Education
Academic: Harnessing AI well key to global collaboration and modern education – news.cgtn.com

Education
70% of American high schoolers doubt the future value of what they are learning: Will AI make today’s classrooms obsolete?

American classrooms are facing an unprecedented crisis of confidence. According to Discovery Education’s Education Insights 2025–26 report, a striking 70% of high school students believe the skills they’re learning today will soon be replaced by artificial intelligence (AI). This growing skepticism is forcing educators and policymakers to confront unsettling questions: What is the real value of classroom learning in a world increasingly dominated by machines? And how can schools remain relevant when students themselves doubt the future of their education?
Smartphones: The omnipresent distraction
Even before AI entered the picture, technology had already reshaped learning. The Education Insights 2025–26 report, alongside other national surveys, reveals that 97% of high school students use their phones during the school day, with 60% admitting to regular in-class use. Teachers are paying the price: more than 70% say cellphones are a major distraction, undermining focus and performance.Despite widespread school policies restricting phone use—55% of high schools now enforce bans—six in ten teachers say enforcement is ineffective, and nearly half believe that unchecked phone use is harming academic outcomes. Students, meanwhile, continue to use social media apps like TikTok and YouTube during class hours, cutting into participation and in-person interaction.
Artificial Intelligence: Tool or threat?
AI has added a new layer of complexity to the digital classroom. Discovery Education’s findings show that 40% of students admit to using AI for assignments without permission, while 65% of teachers report catching students doing so. With clear policies still lacking, the line between innovation and academic dishonesty has blurred.Yet, students are not entirely cynical. The same report shows that two-thirds of high schoolers believe AI can help them learn faster, and nearly three-quarters have already been allowed to use AI in at least some schoolwork. School leaders are even more optimistic: over 90% of superintendents and principals express enthusiasm about AI’s potential, though only half of teachers share that optimism. Concerns about plagiarism, distraction, and the absence of training weigh heavily on educators.
Existential doubts in the classroom
The 70% figure stands out as perhaps the most alarming finding from the Education Insights 2025–26 report. Students are increasingly convinced that traditional academic skills will not survive the AI revolution. This perception risks deepening disengagement, as teens question whether their time in classrooms is preparing them for meaningful futures.Teachers, meanwhile, are left navigating what knowledge remains essential when algorithms can write essays, solve equations, and generate ideas faster than humans. The fundamental role of schools—as places to impart lasting skills and knowledge—is suddenly under debate.

- _DATASET CONTENT_

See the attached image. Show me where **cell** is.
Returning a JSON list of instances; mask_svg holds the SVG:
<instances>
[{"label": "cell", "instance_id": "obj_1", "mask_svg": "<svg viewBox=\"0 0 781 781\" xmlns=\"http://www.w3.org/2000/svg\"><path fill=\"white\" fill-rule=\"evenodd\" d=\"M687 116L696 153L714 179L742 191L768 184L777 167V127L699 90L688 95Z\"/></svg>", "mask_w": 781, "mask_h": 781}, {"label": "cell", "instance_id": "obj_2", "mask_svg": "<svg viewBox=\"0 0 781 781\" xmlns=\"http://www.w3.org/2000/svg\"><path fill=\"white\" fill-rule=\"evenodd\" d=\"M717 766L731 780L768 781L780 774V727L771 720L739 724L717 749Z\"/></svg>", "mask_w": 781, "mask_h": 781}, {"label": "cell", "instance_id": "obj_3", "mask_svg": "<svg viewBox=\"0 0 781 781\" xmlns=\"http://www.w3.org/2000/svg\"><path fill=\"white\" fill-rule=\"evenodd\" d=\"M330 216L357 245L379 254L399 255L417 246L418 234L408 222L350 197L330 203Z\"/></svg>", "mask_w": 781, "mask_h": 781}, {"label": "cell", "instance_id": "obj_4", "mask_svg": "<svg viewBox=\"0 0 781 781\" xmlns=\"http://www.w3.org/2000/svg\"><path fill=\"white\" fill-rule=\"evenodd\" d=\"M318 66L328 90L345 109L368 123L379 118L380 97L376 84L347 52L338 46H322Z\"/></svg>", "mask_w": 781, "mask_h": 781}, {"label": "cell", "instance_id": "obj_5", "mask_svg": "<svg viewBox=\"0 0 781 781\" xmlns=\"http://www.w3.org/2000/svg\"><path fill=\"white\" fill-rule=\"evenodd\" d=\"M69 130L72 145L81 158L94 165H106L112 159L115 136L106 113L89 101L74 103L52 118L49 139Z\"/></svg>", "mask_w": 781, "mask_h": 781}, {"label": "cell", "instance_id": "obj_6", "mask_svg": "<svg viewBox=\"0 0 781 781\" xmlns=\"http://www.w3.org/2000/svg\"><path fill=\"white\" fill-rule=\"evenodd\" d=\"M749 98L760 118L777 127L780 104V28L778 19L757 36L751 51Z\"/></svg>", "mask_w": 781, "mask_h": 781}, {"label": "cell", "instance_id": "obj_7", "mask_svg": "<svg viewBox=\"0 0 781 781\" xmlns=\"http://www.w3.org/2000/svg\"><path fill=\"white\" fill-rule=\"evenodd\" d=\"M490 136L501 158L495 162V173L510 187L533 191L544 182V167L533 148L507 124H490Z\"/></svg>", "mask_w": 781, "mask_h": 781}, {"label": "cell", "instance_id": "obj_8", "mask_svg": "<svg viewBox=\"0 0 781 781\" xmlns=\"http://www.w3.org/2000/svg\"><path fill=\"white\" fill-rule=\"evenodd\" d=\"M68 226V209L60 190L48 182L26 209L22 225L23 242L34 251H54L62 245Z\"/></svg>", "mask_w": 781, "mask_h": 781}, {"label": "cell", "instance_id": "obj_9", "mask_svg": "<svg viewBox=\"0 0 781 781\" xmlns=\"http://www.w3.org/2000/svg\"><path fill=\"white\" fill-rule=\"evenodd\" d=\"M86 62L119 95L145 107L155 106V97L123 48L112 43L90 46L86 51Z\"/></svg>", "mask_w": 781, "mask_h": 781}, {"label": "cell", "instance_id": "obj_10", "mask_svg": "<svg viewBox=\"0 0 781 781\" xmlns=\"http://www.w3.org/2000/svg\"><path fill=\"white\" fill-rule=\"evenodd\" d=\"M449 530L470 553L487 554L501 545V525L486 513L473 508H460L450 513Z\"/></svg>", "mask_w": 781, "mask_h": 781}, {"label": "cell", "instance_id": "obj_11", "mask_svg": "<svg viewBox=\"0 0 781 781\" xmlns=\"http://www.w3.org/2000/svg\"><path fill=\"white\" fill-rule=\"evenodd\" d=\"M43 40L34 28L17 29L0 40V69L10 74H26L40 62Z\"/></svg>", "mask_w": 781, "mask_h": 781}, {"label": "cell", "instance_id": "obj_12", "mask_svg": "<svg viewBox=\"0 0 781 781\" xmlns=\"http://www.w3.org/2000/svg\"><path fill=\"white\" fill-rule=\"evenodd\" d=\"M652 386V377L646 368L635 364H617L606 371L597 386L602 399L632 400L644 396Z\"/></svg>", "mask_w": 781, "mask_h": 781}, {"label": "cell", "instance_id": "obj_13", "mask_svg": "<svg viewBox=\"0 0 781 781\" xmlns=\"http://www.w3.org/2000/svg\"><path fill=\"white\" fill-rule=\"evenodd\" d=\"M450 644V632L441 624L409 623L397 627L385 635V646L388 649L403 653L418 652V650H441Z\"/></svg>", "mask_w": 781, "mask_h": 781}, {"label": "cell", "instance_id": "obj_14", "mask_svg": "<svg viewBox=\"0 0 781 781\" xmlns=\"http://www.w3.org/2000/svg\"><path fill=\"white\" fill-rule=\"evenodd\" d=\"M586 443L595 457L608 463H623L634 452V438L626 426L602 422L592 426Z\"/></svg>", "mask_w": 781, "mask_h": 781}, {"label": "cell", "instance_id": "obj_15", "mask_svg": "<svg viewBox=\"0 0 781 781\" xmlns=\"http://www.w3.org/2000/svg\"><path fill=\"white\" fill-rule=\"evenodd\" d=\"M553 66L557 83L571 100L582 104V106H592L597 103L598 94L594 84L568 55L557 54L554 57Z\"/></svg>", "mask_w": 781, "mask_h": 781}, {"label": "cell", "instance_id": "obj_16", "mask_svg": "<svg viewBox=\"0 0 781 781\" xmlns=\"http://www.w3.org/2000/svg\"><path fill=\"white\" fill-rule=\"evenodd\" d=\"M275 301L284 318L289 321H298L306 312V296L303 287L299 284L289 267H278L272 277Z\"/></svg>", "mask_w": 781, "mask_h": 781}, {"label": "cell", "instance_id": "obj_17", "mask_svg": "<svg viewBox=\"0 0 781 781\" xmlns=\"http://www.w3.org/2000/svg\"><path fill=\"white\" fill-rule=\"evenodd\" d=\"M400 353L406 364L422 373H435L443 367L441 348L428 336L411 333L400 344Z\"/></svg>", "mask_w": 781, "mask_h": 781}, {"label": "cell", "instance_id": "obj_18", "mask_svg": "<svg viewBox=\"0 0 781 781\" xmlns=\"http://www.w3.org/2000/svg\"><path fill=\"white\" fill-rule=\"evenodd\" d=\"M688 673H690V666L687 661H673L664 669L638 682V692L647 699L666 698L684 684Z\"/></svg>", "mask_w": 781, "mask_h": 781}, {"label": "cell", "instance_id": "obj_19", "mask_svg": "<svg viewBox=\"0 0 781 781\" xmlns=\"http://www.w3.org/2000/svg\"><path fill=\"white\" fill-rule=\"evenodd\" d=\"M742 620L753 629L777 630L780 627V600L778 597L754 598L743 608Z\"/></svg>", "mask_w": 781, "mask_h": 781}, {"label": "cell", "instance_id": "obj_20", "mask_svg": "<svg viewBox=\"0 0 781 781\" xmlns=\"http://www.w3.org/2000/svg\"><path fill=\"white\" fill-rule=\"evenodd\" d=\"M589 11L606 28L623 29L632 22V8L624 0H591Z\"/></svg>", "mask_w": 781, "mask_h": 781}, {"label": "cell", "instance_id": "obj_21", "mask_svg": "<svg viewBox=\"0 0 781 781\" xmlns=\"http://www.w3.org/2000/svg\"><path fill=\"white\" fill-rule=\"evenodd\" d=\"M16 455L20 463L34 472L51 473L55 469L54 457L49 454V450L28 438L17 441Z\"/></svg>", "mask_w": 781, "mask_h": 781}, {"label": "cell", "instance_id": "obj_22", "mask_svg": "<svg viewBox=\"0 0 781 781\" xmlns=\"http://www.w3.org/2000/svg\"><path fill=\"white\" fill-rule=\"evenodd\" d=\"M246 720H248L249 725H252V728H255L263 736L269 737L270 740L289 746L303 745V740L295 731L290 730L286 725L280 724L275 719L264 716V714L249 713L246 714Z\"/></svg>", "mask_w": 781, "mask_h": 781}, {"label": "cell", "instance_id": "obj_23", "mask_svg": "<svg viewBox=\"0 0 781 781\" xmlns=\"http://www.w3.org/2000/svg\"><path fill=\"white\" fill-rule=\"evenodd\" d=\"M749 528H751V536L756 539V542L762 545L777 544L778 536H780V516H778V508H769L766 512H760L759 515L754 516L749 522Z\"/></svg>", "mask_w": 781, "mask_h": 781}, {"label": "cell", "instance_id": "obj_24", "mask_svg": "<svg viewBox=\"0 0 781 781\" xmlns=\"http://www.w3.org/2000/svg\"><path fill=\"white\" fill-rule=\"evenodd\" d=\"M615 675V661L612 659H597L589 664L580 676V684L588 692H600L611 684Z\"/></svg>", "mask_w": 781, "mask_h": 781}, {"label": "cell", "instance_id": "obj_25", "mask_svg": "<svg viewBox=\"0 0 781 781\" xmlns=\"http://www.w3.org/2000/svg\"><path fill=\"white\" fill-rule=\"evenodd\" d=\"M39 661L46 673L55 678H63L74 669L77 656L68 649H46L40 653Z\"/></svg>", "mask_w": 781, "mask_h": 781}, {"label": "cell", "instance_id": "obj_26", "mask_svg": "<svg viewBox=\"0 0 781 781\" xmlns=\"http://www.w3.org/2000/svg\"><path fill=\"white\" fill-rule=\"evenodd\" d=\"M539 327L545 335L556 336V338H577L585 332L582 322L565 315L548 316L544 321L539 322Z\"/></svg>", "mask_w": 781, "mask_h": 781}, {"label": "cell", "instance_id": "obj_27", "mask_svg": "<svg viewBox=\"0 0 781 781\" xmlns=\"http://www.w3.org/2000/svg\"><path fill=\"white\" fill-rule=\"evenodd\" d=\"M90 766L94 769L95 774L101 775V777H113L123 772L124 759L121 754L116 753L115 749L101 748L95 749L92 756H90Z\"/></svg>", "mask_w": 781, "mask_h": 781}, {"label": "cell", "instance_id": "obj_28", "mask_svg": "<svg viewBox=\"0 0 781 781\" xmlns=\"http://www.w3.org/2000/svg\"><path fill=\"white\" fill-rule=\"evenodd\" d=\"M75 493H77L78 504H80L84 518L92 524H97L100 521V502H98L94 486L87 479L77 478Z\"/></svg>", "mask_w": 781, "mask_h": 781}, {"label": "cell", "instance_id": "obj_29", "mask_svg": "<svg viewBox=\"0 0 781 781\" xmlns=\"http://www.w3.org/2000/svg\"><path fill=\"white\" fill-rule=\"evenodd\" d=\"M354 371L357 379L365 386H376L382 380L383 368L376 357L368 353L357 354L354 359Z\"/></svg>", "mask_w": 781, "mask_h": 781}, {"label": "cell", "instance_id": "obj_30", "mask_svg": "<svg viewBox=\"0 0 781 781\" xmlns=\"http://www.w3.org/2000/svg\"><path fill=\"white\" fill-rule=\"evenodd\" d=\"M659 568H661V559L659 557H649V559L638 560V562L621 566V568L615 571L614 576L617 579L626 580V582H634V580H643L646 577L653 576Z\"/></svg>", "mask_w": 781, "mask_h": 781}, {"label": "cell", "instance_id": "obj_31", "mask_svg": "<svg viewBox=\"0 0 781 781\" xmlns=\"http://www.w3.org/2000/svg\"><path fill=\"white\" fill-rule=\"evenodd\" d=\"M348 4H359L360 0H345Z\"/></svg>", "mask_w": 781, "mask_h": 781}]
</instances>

- _ACTIVITY LIST_
[A] In the article on AI in American classrooms, rewrite the passage starting at "AI has added" and ending at "heavily on educators.", replacing "plagiarism" with "cheating".
[B] Answer these questions from the article on AI in American classrooms:
(i) What percentage of high schools enforce phone bans?
(ii) What percentage of teachers report catching students using AI for assignments without permission?
(iii) What percentage of high school students use their phones during the school day?

- _ANSWERS FOR EACH ITEM_
[A]
AI has added a new layer of complexity to the digital classroom. Discovery Education’s findings show that 40% of students admit to using AI for assignments without permission, while 65% of teachers report catching students doing so. With clear policies still lacking, the line between innovation and academic dishonesty has blurred.Yet, students are not entirely cynical. The same report shows that two-thirds of high schoolers believe AI can help them learn faster, and nearly three-quarters have already been allowed to use AI in at least some schoolwork. School leaders are even more optimistic: over 90% of superintendents and principals express enthusiasm about AI’s potential, though only half of teachers share that optimism. Concerns about cheating, distraction, and the absence of training weigh heavily on educators.

[B]
(i) 55%
(ii) 65%
(iii) 97%